Getting Personal With Mode 7 and Frozen Synapse

A glimpse of multi-player combat.

Frozen Synapse is a turn-based tactical shooter, featuring pseudo-randomly generated spaces, asychronous multiplayer matchups, and a frenetic pace. It's received considerable critical acclaim since its release last year, and has earned nominations for two awards at the Independent Games Festival. There's also an iPad version, and DLC on the way. We had a chat with Mode 7 to learn more.

Game On: Who are you, and how did you get into game developing?

Paul Taylor: I co-own an indie game development studio with my business partner Ian Hardingham, who is our Lead Designer and Programmer.

I got into indie games through writing music for our first title Determinance. After that we decided to join forces and form a proper company.

Game On: What is Frozen Synapse?

Paul Taylor: We call Frozen Synapse a "simultaneous turn-based" title. Two players face off against each other with a small squad of units. Each player must decide what his units will do in the next five seconds. Once both have made their decisions, they then watch the outcome and see who came out on top!

Ian came up with the idea after playing a lot of an old PC game called Laser Squad Nemesis. He wanted to make a more modern, exciting, instantly-playable version of it that foregrounded the interesting decisions.

Your readers should play it because it's got insanely good reviews and it's brilliantly unique!

Also, we're incredibly humble!

Game On: What tools and training did Ian employ to create Frozen Synapse, and how long did you spend working on it?

Paul Taylor: Ian has a high-level Computer Science degree, so that's helped him out a lot with the code side of things. We just used pretty standard development tools like Visual Studio; the game was made in the Torque Game Engine.

We spent about four years creating it, on and off.

Game On: What are you most proud of Frozen Synapse for? Is there anything you wish you could have done differently?

Paul Taylor: I'm most proud of it for bringing Ian's design genius to the world in an acceptable form!

There isn't all that much I wish we'd done differently: maybe I would have changed the initial part of single player, which is a bit hard, but aside from that I'm really happy with how it turned out.

A close look at single-player shootout.

Game On: How do you feel about the IGF in general, and this year in particular? What are you excited to do, see and play at the show this year?

Paul Taylor: We have entered the IGF every year for six years and this is the first time we've been nominated, so it's really exciting! This year is insane because there are so many amazing games in there, especially Spelunky, which is one of our favourite indie games of all time.

I'm just going to be amazingly excited to be at the awards ceremony - getting nominated was this ludicrous dream that we've had since we started making indie games, so sitting there at the awards practicing my "gracious in defeat" face will be hilarious! The silly experiences you have doing this are one of the main reasons that the hard work is worth it, and that will just be another brilliant thing to add to the list.

I want to play Fez - I have heard so much about it but never actually laid hands on the thing. Also I really love the concept and visuals of Dear Esther, so getting to have a proper look at that will be cool.
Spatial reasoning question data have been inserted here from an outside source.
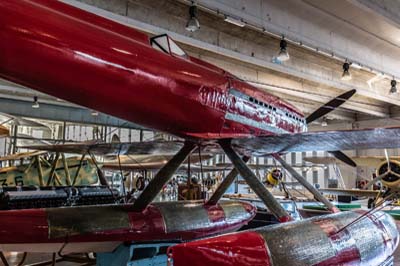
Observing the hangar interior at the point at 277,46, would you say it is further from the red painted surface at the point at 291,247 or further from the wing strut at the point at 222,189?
the wing strut at the point at 222,189

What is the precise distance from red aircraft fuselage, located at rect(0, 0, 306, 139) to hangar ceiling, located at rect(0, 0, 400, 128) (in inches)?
92.9

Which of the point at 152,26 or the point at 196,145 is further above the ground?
the point at 152,26

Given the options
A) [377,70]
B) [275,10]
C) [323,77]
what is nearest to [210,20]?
[275,10]

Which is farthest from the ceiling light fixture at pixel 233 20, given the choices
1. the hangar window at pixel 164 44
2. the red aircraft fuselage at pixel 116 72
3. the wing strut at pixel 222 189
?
the hangar window at pixel 164 44

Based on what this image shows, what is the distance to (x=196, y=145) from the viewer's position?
336cm

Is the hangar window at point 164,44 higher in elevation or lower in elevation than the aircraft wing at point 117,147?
higher

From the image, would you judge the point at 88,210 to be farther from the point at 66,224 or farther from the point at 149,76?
the point at 149,76

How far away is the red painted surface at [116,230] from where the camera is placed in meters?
2.50

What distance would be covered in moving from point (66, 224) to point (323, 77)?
7.55 m

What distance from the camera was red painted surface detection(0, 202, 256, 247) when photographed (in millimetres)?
2498

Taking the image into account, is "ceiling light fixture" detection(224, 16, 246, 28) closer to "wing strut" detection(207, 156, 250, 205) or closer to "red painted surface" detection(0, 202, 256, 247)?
"wing strut" detection(207, 156, 250, 205)

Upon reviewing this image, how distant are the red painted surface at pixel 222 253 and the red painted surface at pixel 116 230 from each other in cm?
133

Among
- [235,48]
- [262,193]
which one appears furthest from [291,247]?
[235,48]

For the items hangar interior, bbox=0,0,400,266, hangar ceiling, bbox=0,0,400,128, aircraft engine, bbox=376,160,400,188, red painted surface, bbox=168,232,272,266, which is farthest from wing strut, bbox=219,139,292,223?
aircraft engine, bbox=376,160,400,188
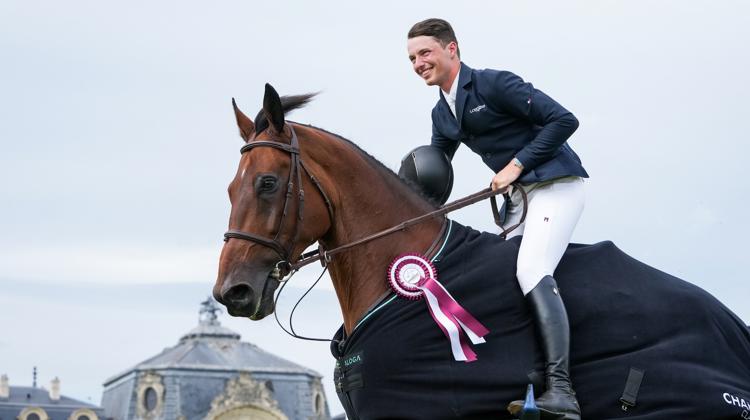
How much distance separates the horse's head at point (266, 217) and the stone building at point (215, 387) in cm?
5524

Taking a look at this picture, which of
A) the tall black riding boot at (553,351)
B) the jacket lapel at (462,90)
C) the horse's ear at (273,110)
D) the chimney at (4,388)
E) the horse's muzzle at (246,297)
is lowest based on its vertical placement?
the tall black riding boot at (553,351)

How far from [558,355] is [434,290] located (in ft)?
2.77

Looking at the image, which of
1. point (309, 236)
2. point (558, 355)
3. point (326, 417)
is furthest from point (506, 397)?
point (326, 417)

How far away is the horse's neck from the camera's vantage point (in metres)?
7.94

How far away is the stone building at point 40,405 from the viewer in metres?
64.6

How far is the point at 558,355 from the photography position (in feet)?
25.1

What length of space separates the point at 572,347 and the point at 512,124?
1550mm

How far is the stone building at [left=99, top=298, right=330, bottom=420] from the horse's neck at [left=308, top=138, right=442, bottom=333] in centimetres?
5493

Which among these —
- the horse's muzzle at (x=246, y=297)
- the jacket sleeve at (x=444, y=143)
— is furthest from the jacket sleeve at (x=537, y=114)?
the horse's muzzle at (x=246, y=297)

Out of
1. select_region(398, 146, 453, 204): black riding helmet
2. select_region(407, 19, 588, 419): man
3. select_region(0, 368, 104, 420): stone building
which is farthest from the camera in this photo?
select_region(0, 368, 104, 420): stone building

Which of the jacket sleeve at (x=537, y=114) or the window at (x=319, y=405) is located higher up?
the window at (x=319, y=405)

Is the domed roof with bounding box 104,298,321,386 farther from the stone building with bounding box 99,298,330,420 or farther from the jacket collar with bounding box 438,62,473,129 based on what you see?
the jacket collar with bounding box 438,62,473,129

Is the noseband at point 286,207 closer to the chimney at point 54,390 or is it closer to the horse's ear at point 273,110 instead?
the horse's ear at point 273,110

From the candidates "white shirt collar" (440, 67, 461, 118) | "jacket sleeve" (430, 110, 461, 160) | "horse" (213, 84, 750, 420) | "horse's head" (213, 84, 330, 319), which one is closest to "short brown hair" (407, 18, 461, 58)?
"white shirt collar" (440, 67, 461, 118)
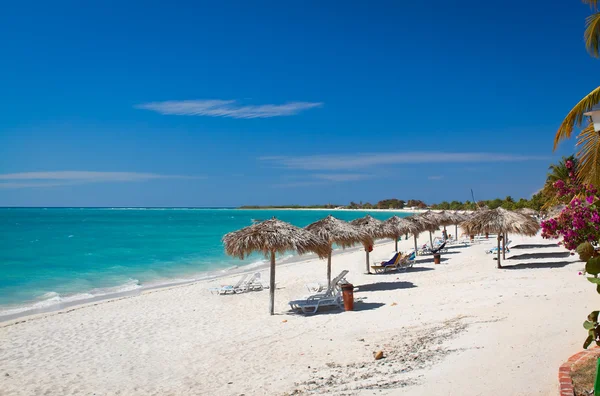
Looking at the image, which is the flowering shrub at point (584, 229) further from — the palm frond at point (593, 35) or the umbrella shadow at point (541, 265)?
the umbrella shadow at point (541, 265)

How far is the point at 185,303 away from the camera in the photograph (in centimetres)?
1180

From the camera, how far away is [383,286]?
12.1 meters

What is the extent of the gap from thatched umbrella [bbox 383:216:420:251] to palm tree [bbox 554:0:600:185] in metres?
9.63

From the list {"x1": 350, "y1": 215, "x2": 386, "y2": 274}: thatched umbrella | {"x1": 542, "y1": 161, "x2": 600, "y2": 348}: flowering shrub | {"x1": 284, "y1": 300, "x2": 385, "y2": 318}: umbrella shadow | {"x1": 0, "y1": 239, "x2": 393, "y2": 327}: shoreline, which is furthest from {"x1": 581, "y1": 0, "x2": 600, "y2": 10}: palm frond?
{"x1": 0, "y1": 239, "x2": 393, "y2": 327}: shoreline

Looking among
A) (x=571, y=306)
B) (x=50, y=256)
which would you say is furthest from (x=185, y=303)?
(x=50, y=256)

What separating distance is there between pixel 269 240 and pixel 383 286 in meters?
4.28

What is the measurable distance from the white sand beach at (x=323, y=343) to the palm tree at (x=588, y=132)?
1.97 metres

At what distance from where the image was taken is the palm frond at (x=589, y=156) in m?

Game On: What might you say to a reader eager to dabble in indie game development? Any tips or warnings?

Paul Taylor: Don't dabble! If you're doing it yourself, learn how to program and write a couple of very simple games. Then read this and get started on an ambitious project that will change the world.

Game On: How and when can our readers play your game?

Paul Taylor: You can try the demo and buy the game direct from us at www.frozensynapse.com

You can also pick it up on Steam and other digital distributors.